Ultimamente parliamo sempre più spesso di matrimonio. Stiamo ancora esplorando, giocando con l’idea, cercando di capire cosa pensa l’altro o noi stessi sull’idea di legare la nostra vita per sempre. Ci sono tante cose che ci riempiono di gioia: vogliamo invecchiare insieme, sentire che possiamo contare l’uno sull’altro in ogni momento e sapere che l’altro è impegnato quanto noi. Sono emozionata all’idea – anche se ho già vissuto un matrimonio che si è concluso con un divorzio.
Continuo a credere nel matrimonio
Può sorprendere, ma dopo un divorzio credo ancora nel matrimonio. Non me ne sono allontanata per sempre, non sono diventata cinica, non ho deciso che "una volta ho provato, non ha funzionato".
Capisco questo dubbio. Quando ho pronunciato il mio sì la prima volta, l’ho fatto con sincerità e convinzione. Ci credevo davvero. Poi la vita, le scelte, gli errori hanno svuotato quelle parole, fino a farle perdere significato. Come potrei ora convincermi che sarà diverso? Che questa volta ci crederò più seriamente di allora – quando ero certa di non poter esserci più impegno di così.

Eppure credo che oggi deciderei con più saggezza. Perché ora so cosa significa quando qualcosa non funziona. Ho vissuto una relazione che è iniziata bene e poi ha perso la sua direzione. Il mio primo matrimonio, finito male, non dimostra che il matrimonio sia inutile, ma solo che allora non ero dove sono ora. Non sapevo esattamente cosa mi servisse, cosa aspettarmi da un partner e cosa mettere in una relazione per farla non solo durare, ma portare gioia a tutti.
Credo che i nostri fallimenti non ci cancellino, ma ci plasmino.
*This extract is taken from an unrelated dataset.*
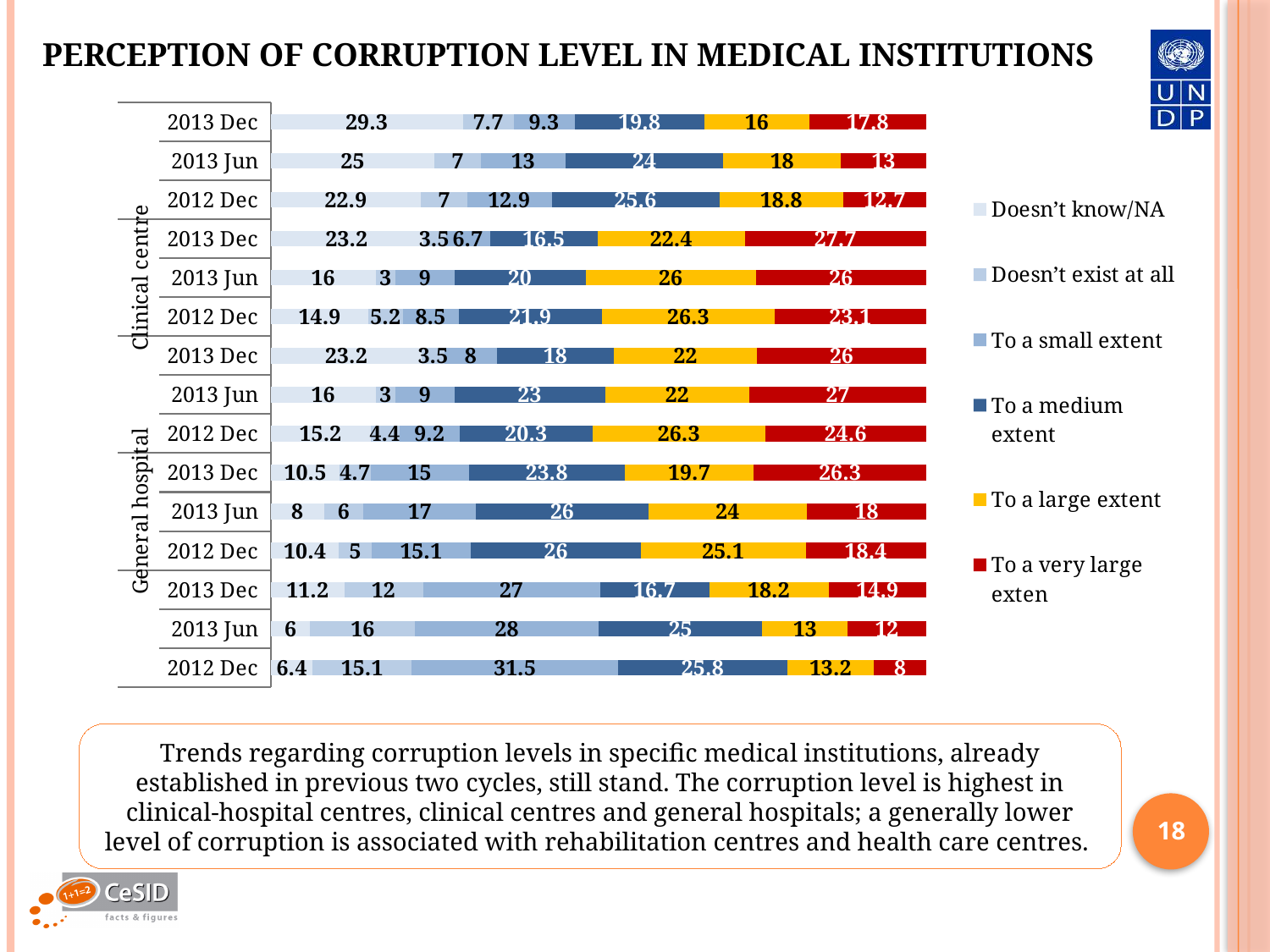
What kind of chart is shown on the slide? Stacked bar chart In the topmost bar (2013 Dec), which is larger: "To a large extent" or "To a very large extent"? To a very large extent In the second bar from the bottom (2013 Jun), what is the value for "To a medium extent"? 25 What is the total of all segments in the bottom bar (2012 Dec)? 100 What colour represents "To a very large extent" in the legend? Red How many bars are plotted in the chart? 15 In the topmost bar (2013 Dec), which response category has the smallest segment? Doesn't exist at all In the bottom bar (2012 Dec), which response category has the largest segment? To a small extent In the bottom bar (2012 Dec), what is the difference between "To a medium extent" and "To a large extent"? 12.6 How many series does the legend list? 6 In the bottom bar (2012 Dec), what is the value for "To a small extent"? 31.5 In the topmost bar (2013 Dec), what is the value for "Doesn't know/NA"? 29.3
Impariamo anche da ciò che non è andato. Il divorzio non significa necessariamente perdere la fede, ma ripensarla. Ora so meglio dove sono i miei limiti, a cosa dico sì e a cosa no. So quanto sia importante comunicare, essere sinceri, non solo amare ma anche capirsi.
Credo anche che, solo perché abbiamo sbagliato prima, possiamo ancora trovare il vero amore. Possiamo imparare a fidarci di nuovo, degli altri e di noi stessi. Le ferite che portiamo non sono solo ostacoli, ma risorse se siamo disposti a lavorarci. Un secondo matrimonio non è una copia del primo. Non è una replica, ma una storia diversa, con protagonisti diversi, regole nuove e più consapevolezza.

Per questo credo ancora nel matrimonio. E soprattutto credo perché voglio credere. Non voglio vivere in un mondo senza amore per tutta la vita. Dove ogni relazione è temporanea, ogni promessa messa tra parentesi e ogni impegno ha un piano B nascosto. Non voglio pensare che la connessione profonda sia solo un’illusione, un inganno o un’esagerazione romantica.
Credo che due persone possano davvero trovarsi. Che possano scegliere, ancora e ancora, di stare insieme – non perché sia facile, ma perché è importante. L’amore travolgente, il legame, la vera compagnia sono tra le poche sensazioni preziose per cui vale la pena essere umani su questa terra. E se ho rischiato una volta, rischio ancora.
Il mio cuore potrebbe spezzarsi – ma almeno non si indurirà mai.